■ **STUDY TEXT**:
*** Begin section ***

- Education: London School of Hygiene and Tropical Medicine
- Occupation: Epidemiologist ;
- Awards: L'Oréal-UNESCO For Women in Science Awards (2020) ;
- Academic career
- Fields: Epidemiology; Gerontology
- Institutions: American University of Beirut ;

= Abla Mehio Sibai =

Researcher

Abla Mehio Sibai (Arabic: عبلة محيو السباعي) is a Professor of Epidemiology at the American University of Beirut (AUB), Lebanon. Sibai has served as the Interim Dean of AUB's Faculty of Health Sciences (FHS) from 2020 to 2022 and is currently the Dean of FHS. She is also the co-founder of the Center for Studies on Aging in Lebanon and co-founding director of the AUB University for Seniors Program.

== Early life and education ==
Despite being inspired by mathematics, Abla Mehio Sibai studied pharmacy at the American University of Beirut, where she earned her bachelor's degree in 1977. Her brief pharmacy career came to a halt because of the violent situation in Lebanon. After being a full-time mother for 10 years, she returned to the American University of Beirut where she got her master's degree in epidemiology in 1986. Sibai received her PhD in epidemiology from London School of Hygiene and Tropical Medicine in 1997.

== Research and career ==
Being a public health scholar, Sibai's research focuses on healthy ageing, social demography, and epidemiology of non-communicable diseases (NCDs). In Lebanon, she led the first Global Burden of Disease in 2002 and the first NCD Behavioral Risk factor Study in 2008. Sibai led the first Global Burden of Disease in 2002 and the first NCD Behavioral Risk factor Study in 2008. Her exploration of existing NCD research in Arab countries, where NCDs represent nearly 60% of the disease burden, highlighted the disconnect between research and policy and the dire need to reduce research waste in resource-scarce countries. She also co-founded the AUB University for Seniors (UFS) program in 2010, and is also the Director of the Center for Studies on Ageing which she co-founded in 2008. She spearheaded the three regional mapping reviews of policies and programs on Ageing in Arab countries (2007, 2012, 2017) and led the development of the 'National Strategy for Older Persons' in Lebanon (2020), for the country's Ministry of Social Affairs. She has published over 200 papers in refereed journals and close to 100 book chapters, scientific and technical reports, and policy briefs.

== Other activities ==
- World Health Organization (WHO), Member of the Science Council (since 2021)
- HelpAge International, Member of the Board of Trustees

==Recognition==
Sibai was awarded the L'Oréal-UNESCO For Women in Science Award in 2020 "for her pioneering research and advocacy to improve healthy ageing in low- and middle-income countries and their impact on health and social policies and programs." Sibai was also awarded the Dr A.T. Shousha Foundation Prize in 2014 for her contributions to public health, and The State of Kuwait Prize for the Control of Cancer, Cardiovascular Diseases and Diabetes in the Eastern Mediterranean Region in 2019. She was also awarded from AUB in 1990 the Kiram Siniora Research Prize in Social Sciences, Population Studies, Anthropology and Epidemiology and the Best Research Award in 1989.

*** End section ***

■ **TASK DIRECTIONS**:
Answer from the biography of Abla Mehio Sibai:
(a) In what year did Sibai earn her master's degree in epidemiology?
(b) In what year did she co-found the AUB University for Seniors program?
(c) Which prize did she receive in 2014?
The records play no part in this work.

■ **SUPPLIED ENTRIES**:
*** Begin section ***

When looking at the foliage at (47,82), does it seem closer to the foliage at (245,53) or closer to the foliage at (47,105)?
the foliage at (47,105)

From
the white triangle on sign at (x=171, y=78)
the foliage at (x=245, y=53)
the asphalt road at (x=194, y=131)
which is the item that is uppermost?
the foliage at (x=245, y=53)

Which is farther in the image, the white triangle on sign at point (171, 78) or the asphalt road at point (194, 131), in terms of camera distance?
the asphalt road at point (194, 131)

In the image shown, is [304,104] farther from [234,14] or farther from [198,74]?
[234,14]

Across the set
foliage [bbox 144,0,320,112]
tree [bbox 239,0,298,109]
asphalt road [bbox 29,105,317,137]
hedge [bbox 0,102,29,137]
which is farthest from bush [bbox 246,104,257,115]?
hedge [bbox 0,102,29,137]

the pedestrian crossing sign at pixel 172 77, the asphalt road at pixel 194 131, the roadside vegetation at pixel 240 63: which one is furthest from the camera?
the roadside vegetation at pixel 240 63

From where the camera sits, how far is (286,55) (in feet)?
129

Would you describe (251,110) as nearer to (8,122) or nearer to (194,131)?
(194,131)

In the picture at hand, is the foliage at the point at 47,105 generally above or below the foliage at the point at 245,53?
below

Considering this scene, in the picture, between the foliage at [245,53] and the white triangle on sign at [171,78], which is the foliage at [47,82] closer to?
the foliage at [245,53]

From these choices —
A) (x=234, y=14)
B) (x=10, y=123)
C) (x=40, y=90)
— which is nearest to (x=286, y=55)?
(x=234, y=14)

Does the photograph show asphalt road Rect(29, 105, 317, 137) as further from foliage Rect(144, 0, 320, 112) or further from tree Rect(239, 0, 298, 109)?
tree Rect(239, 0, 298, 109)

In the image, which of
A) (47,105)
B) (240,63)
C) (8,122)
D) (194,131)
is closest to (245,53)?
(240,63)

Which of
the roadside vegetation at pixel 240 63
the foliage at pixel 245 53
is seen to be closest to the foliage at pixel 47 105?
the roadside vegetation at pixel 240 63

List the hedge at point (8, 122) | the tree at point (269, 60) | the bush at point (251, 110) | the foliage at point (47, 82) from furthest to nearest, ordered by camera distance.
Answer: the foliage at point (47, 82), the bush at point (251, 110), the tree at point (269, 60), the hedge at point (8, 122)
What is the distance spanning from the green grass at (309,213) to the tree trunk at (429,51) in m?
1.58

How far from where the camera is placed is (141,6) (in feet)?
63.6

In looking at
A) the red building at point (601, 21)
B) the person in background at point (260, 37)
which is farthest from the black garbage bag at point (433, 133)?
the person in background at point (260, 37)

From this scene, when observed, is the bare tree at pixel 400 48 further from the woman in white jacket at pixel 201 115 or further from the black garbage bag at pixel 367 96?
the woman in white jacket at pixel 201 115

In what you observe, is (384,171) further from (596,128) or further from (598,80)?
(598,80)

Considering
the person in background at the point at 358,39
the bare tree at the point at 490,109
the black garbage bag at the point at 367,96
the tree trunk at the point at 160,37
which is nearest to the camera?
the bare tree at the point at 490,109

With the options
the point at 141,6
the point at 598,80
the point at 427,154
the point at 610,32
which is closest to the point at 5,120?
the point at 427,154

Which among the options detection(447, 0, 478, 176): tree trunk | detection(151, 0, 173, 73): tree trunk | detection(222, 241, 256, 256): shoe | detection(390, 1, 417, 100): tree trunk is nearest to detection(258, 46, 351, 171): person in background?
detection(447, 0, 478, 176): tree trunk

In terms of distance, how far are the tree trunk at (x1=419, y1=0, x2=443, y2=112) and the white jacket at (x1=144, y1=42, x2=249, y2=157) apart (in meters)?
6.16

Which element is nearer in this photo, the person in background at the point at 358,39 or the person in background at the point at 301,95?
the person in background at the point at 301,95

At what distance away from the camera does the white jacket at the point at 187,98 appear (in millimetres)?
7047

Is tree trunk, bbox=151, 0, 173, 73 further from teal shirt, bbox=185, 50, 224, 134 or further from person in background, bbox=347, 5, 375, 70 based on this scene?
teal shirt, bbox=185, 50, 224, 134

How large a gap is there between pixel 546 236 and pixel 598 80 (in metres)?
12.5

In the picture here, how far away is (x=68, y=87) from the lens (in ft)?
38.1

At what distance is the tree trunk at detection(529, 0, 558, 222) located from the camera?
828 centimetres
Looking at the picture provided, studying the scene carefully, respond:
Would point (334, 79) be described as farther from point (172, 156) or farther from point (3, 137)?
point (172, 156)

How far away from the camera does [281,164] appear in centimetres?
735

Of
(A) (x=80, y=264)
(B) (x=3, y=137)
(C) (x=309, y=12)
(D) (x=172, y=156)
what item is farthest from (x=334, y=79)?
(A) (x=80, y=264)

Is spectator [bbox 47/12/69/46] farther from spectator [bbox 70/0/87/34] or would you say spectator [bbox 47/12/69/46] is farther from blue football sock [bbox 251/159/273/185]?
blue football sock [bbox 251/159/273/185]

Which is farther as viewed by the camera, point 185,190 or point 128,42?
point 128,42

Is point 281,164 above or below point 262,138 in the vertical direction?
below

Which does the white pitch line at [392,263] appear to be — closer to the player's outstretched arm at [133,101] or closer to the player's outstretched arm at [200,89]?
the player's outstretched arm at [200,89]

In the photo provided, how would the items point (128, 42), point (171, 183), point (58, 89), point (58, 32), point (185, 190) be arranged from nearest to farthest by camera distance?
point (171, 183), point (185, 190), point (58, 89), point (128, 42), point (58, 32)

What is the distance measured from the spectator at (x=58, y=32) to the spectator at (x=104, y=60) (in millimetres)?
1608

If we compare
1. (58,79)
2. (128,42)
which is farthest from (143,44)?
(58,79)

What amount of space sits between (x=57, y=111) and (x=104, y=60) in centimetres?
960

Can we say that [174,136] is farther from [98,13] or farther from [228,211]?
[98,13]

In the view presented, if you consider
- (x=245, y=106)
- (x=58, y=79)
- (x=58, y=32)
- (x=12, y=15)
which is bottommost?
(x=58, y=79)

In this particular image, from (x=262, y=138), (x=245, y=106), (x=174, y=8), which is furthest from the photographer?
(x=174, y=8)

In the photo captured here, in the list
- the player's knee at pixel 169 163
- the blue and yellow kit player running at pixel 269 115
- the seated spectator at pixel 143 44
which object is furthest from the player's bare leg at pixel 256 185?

*** End section ***
*** Begin section ***

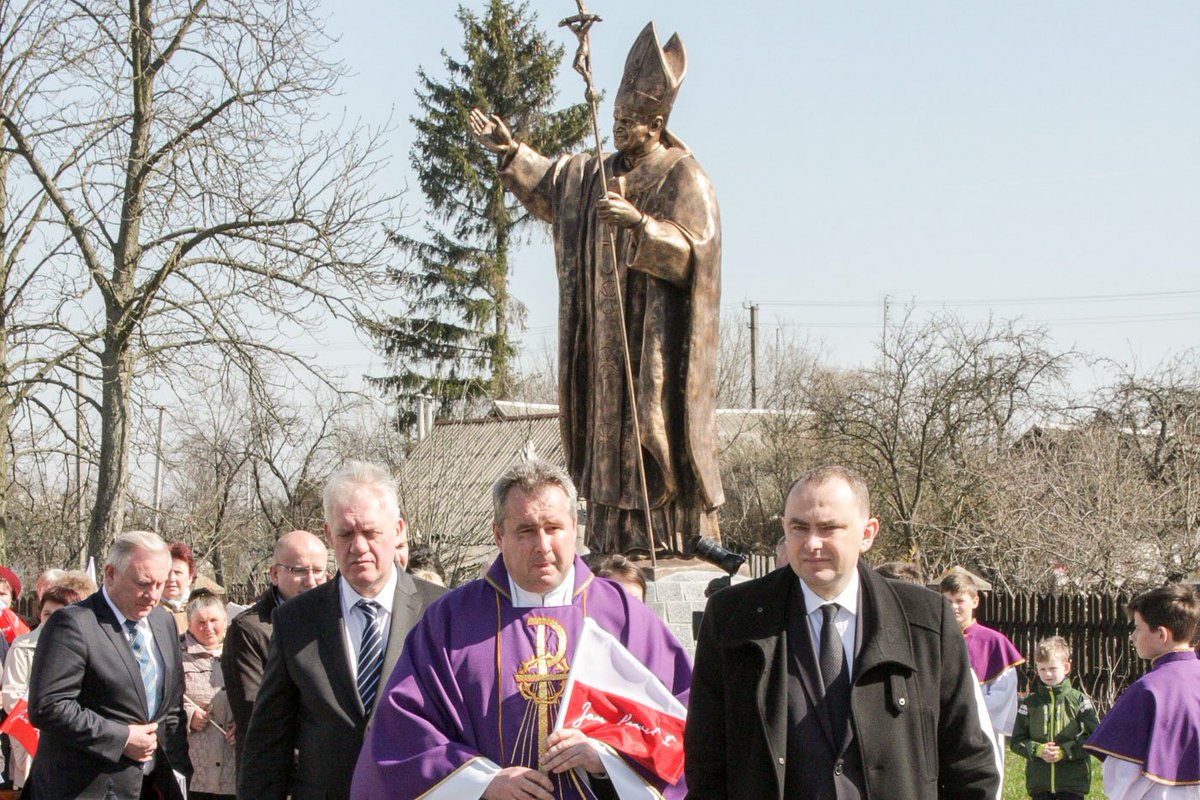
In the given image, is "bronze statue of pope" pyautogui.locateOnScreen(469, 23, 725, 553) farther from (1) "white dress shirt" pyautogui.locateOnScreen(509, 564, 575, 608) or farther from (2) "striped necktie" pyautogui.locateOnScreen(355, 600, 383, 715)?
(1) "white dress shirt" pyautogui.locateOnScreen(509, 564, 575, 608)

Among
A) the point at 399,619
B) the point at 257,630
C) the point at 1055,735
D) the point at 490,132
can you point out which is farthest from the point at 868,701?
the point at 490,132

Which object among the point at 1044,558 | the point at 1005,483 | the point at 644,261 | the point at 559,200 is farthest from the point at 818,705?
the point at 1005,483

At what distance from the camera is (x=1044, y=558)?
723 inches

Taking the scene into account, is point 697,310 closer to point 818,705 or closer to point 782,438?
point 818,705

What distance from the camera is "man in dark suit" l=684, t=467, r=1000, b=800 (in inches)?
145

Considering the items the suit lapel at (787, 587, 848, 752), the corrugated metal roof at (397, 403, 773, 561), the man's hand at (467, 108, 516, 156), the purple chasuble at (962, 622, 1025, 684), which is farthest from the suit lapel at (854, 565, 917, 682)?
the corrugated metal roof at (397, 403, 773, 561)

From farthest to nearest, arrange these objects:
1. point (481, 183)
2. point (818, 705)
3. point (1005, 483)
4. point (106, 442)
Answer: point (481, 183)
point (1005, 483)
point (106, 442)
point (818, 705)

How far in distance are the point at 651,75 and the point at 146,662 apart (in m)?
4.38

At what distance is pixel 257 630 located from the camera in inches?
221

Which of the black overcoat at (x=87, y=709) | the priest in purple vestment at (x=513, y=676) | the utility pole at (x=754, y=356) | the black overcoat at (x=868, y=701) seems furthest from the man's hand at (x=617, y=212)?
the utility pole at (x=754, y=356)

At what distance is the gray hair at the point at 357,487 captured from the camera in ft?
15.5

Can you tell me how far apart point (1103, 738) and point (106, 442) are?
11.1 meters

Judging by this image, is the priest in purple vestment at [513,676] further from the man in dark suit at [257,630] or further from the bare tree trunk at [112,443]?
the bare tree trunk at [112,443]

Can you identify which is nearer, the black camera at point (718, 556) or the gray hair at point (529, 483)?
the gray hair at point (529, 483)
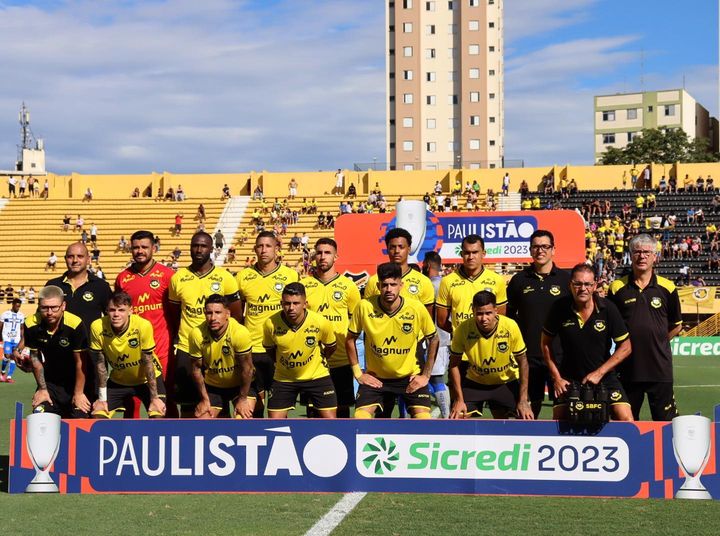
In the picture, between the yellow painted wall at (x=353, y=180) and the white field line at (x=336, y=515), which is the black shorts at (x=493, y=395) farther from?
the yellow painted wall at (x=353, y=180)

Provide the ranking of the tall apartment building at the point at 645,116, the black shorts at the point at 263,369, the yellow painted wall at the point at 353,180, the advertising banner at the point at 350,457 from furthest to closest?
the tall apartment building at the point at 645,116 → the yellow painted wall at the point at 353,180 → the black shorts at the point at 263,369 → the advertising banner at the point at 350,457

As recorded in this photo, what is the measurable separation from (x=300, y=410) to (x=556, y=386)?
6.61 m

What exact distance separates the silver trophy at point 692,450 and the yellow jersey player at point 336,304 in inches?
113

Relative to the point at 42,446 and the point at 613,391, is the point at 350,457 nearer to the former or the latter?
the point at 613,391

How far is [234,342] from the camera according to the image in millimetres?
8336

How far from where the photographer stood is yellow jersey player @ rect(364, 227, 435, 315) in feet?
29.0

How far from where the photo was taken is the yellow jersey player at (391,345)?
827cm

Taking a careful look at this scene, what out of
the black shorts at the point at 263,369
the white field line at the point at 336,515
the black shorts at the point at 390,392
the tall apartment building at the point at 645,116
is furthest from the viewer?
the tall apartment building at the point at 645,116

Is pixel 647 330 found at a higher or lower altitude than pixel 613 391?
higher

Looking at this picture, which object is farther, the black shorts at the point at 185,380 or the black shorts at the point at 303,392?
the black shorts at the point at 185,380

*** End section ***

■ **OUTPUT OF THE TASK**:
(a) 1986
(b) 2010
(c) The Dr A.T. Shousha Foundation Prize